Ingevolge artikel 3, lid 3.1, aanhef en slot, van de planregels, voor zover thans van belang, zijn de voor "Woongebied" aangewezen gronden bestemd voor bij de bestemming behorende bouwwerken.
Ingevolge artikel 3, lid 3.2.2, van de planregels, voor zover thans van belang, bedraagt de maximale bouwhoogte voor bouwwerken, geen gebouwen zijnde, ter voorkoming van windhinder achttien meter.
2.5.2. Nu het plan de bouw van een afscheiding met een hoogte van achttien meter mogelijk maakt, is er geen aanleiding voor het oordeel dat de raad geen juiste uitvoering heeft gegeven aan de uitspraak van de Afdeling van 18 november 2009. De omstandigheid dat het plan niet uitsluitend voorziet in de bouw van een glazen afscheidingswand leidt niet tot een ander oordeel, nu de verplichting hiertoe geenszins voortvloeit uit de uitspraak van de Afdeling.
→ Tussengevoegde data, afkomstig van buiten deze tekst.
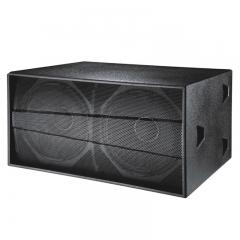 Altavoz subwoofer doble de 18 pulgadas S-218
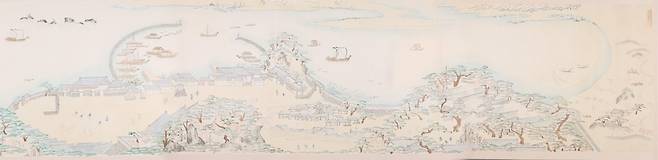 조선후기 부산초량왜관 그린 '초량화관지도' 첫 공개     [부산박물관 제공. 재판매 및 DB 금지] photo@yna.co.kr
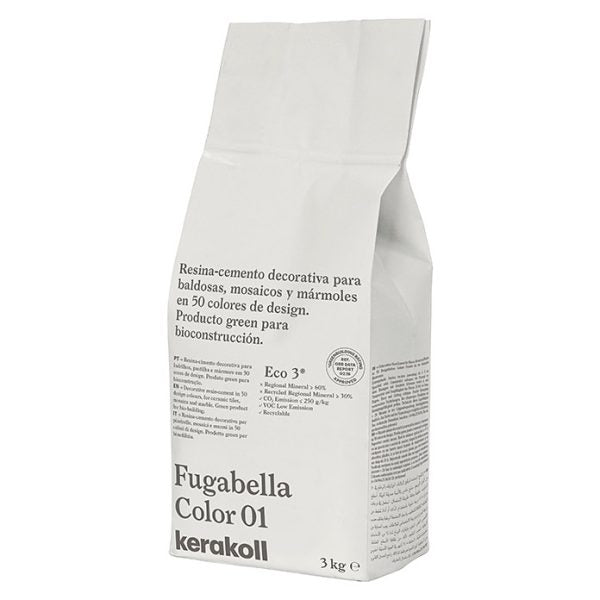 3KG Kerakoll Fugabella Grout #01 – KK01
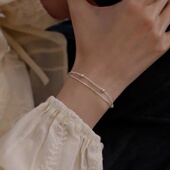 925纯银星星点点双层手链女2025新款 饰品 高级感气质小众手串时尚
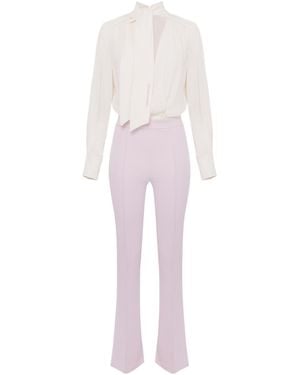 Elisabetta Franchi Piping Jumpsuit - White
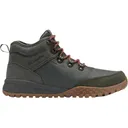 Columbia Men's Fairbanks Mid Waterproof Hiking Boots Suede/Textile Gravel/Dark Moss 11.5 D - Columbia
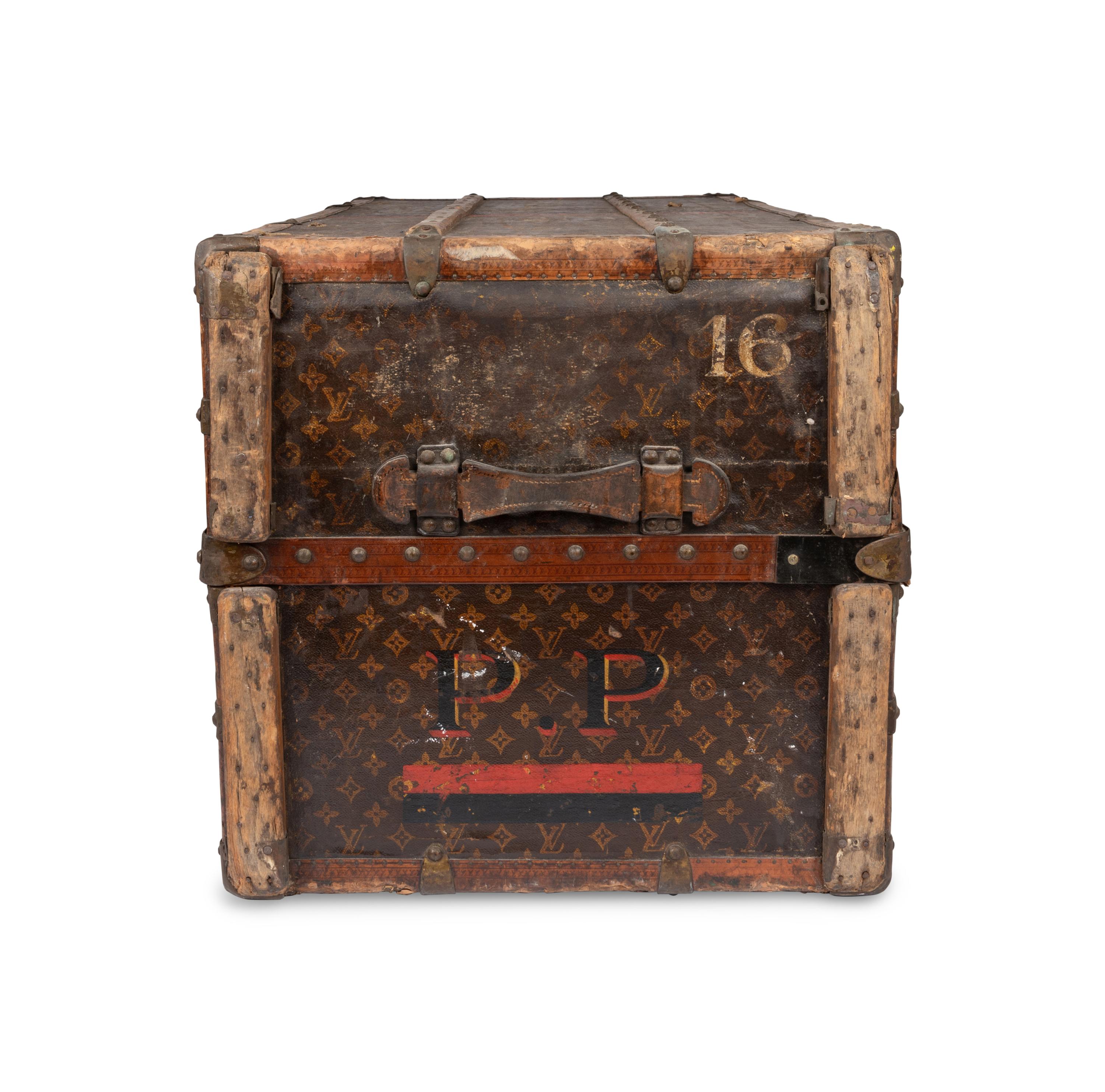 Louis Vuitton 110cm Wardrobe Trunk, Late 19th Century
Het betoog faalt.
2.5.3. Ten aanzien van het betoog van [appellant] en anderen dat de Afdeling is misleid in de beroepsprocedure die heeft geleid tot de uitspraak van 18 november 2009, overweegt de Afdeling dat deze uitspraak niet ter discussie kan staan in de onderhavige procedure. Overigens heeft de Afdeling bij uitspraak van 30 juli 2010, zaak nr. 200909605/2/R1, het verzoek van [appellant] en anderen tot herziening van de uitspraak van 18 november 2009 afgewezen. Het betoog faalt.
2.6. In hetgeen [appellant] en anderen hebben aangevoerd ziet de Afdeling geen aanleiding voor het oordeel dat de raad zich niet in redelijkheid op het standpunt heeft kunnen stellen dat het plan strekt ten behoeve van een goede ruimtelijke ordening. In het aangevoerde wordt evenmin aanleiding gevonden voor het oordeel dat het bestreden besluit anderszins is voorbereid of genomen in strijd met het recht. Het beroep is ongegrond.
2.7. Voor een proceskostenveroordeling bestaat geen aanleiding.
De Afdeling bestuursrechtspraak van de Raad van State
Recht doende in naam der Koningin:
verklaart het beroep ongegrond.
Aldus vastgesteld door mr. Th.C. van Sloten, lid van de enkelvoudige kamer, in tegenwoordigheid van mr. B. Klein Nulent, ambtenaar van staat.